» Stored items:
════════
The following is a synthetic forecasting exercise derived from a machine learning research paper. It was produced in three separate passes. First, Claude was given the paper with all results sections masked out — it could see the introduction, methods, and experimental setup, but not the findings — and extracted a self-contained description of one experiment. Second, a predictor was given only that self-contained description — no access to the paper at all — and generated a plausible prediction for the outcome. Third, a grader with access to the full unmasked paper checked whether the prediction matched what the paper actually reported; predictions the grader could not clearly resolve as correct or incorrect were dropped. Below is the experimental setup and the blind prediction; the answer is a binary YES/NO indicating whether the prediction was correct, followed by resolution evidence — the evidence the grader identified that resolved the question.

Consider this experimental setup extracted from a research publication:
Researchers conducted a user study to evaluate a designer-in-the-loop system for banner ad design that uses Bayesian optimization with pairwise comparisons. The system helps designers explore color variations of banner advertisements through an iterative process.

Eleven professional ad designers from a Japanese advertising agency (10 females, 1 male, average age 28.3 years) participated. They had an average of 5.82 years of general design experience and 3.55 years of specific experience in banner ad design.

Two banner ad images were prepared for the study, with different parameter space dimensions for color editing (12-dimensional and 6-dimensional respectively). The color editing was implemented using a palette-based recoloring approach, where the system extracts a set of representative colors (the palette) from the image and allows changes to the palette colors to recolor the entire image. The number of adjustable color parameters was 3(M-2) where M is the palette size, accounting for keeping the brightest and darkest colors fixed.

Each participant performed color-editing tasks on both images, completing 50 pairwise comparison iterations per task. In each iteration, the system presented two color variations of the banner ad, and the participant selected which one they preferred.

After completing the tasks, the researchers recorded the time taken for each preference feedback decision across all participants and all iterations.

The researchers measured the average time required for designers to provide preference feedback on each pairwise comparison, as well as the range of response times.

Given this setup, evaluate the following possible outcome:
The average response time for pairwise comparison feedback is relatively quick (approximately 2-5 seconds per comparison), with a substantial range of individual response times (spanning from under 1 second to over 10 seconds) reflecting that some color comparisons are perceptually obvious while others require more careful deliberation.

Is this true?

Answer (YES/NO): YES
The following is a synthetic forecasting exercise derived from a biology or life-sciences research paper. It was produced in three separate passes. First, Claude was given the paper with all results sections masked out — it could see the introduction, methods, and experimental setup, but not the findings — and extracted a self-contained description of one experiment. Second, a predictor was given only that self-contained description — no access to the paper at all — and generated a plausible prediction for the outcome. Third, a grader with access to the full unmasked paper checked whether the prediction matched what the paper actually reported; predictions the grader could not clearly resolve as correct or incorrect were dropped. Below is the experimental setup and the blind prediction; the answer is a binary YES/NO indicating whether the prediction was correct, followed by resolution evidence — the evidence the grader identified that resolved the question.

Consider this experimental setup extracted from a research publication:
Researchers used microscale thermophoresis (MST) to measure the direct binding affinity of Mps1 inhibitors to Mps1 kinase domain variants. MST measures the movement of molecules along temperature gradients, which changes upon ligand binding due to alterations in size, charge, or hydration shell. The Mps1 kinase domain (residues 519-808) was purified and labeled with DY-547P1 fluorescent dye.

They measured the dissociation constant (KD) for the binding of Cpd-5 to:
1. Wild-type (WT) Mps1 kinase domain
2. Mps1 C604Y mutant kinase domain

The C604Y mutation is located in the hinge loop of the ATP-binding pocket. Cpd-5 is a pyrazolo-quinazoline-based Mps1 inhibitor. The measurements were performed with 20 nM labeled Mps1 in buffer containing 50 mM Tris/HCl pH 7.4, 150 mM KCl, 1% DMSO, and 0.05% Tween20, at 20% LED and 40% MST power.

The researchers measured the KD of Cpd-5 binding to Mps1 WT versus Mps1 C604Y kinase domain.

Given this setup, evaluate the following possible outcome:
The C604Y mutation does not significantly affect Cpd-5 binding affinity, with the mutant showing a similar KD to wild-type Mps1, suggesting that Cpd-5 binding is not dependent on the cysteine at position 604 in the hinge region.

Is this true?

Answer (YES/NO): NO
════════
» PROMPT: The answer should consist of all the lines above, retyped exactly.

» COMPLETED EXERCISE:
The following is a synthetic forecasting exercise derived from a machine learning research paper. It was produced in three separate passes. First, Claude was given the paper with all results sections masked out — it could see the introduction, methods, and experimental setup, but not the findings — and extracted a self-contained description of one experiment. Second, a predictor was given only that self-contained description — no access to the paper at all — and generated a plausible prediction for the outcome. Third, a grader with access to the full unmasked paper checked whether the prediction matched what the paper actually reported; predictions the grader could not clearly resolve as correct or incorrect were dropped. Below is the experimental setup and the blind prediction; the answer is a binary YES/NO indicating whether the prediction was correct, followed by resolution evidence — the evidence the grader identified that resolved the question.

Consider this experimental setup extracted from a research publication:
Researchers conducted a user study to evaluate a designer-in-the-loop system for banner ad design that uses Bayesian optimization with pairwise comparisons. The system helps designers explore color variations of banner advertisements through an iterative process.

Eleven professional ad designers from a Japanese advertising agency (10 females, 1 male, average age 28.3 years) participated. They had an average of 5.82 years of general design experience and 3.55 years of specific experience in banner ad design.

Two banner ad images were prepared for the study, with different parameter space dimensions for color editing (12-dimensional and 6-dimensional respectively). The color editing was implemented using a palette-based recoloring approach, where the system extracts a set of representative colors (the palette) from the image and allows changes to the palette colors to recolor the entire image. The number of adjustable color parameters was 3(M-2) where M is the palette size, accounting for keeping the brightest and darkest colors fixed.

Each participant performed color-editing tasks on both images, completing 50 pairwise comparison iterations per task. In each iteration, the system presented two color variations of the banner ad, and the participant selected which one they preferred.

After completing the tasks, the researchers recorded the time taken for each preference feedback decision across all participants and all iterations.

The researchers measured the average time required for designers to provide preference feedback on each pairwise comparison, as well as the range of response times.

Given this setup, evaluate the following possible outcome:
The average response time for pairwise comparison feedback is relatively quick (approximately 2-5 seconds per comparison), with a substantial range of individual response times (spanning from under 1 second to over 10 seconds) reflecting that some color comparisons are perceptually obvious while others require more careful deliberation.

Is this true?

Answer (YES/NO): YES
The following is a synthetic forecasting exercise derived from a biology or life-sciences research paper. It was produced in three separate passes. First, Claude was given the paper with all results sections masked out — it could see the introduction, methods, and experimental setup, but not the findings — and extracted a self-contained description of one experiment. Second, a predictor was given only that self-contained description — no access to the paper at all — and generated a plausible prediction for the outcome. Third, a grader with access to the full unmasked paper checked whether the prediction matched what the paper actually reported; predictions the grader could not clearly resolve as correct or incorrect were dropped. Below is the experimental setup and the blind prediction; the answer is a binary YES/NO indicating whether the prediction was correct, followed by resolution evidence — the evidence the grader identified that resolved the question.

Consider this experimental setup extracted from a research publication:
Researchers used microscale thermophoresis (MST) to measure the direct binding affinity of Mps1 inhibitors to Mps1 kinase domain variants. MST measures the movement of molecules along temperature gradients, which changes upon ligand binding due to alterations in size, charge, or hydration shell. The Mps1 kinase domain (residues 519-808) was purified and labeled with DY-547P1 fluorescent dye.

They measured the dissociation constant (KD) for the binding of Cpd-5 to:
1. Wild-type (WT) Mps1 kinase domain
2. Mps1 C604Y mutant kinase domain

The C604Y mutation is located in the hinge loop of the ATP-binding pocket. Cpd-5 is a pyrazolo-quinazoline-based Mps1 inhibitor. The measurements were performed with 20 nM labeled Mps1 in buffer containing 50 mM Tris/HCl pH 7.4, 150 mM KCl, 1% DMSO, and 0.05% Tween20, at 20% LED and 40% MST power.

The researchers measured the KD of Cpd-5 binding to Mps1 WT versus Mps1 C604Y kinase domain.

Given this setup, evaluate the following possible outcome:
The C604Y mutation does not significantly affect Cpd-5 binding affinity, with the mutant showing a similar KD to wild-type Mps1, suggesting that Cpd-5 binding is not dependent on the cysteine at position 604 in the hinge region.

Is this true?

Answer (YES/NO): NO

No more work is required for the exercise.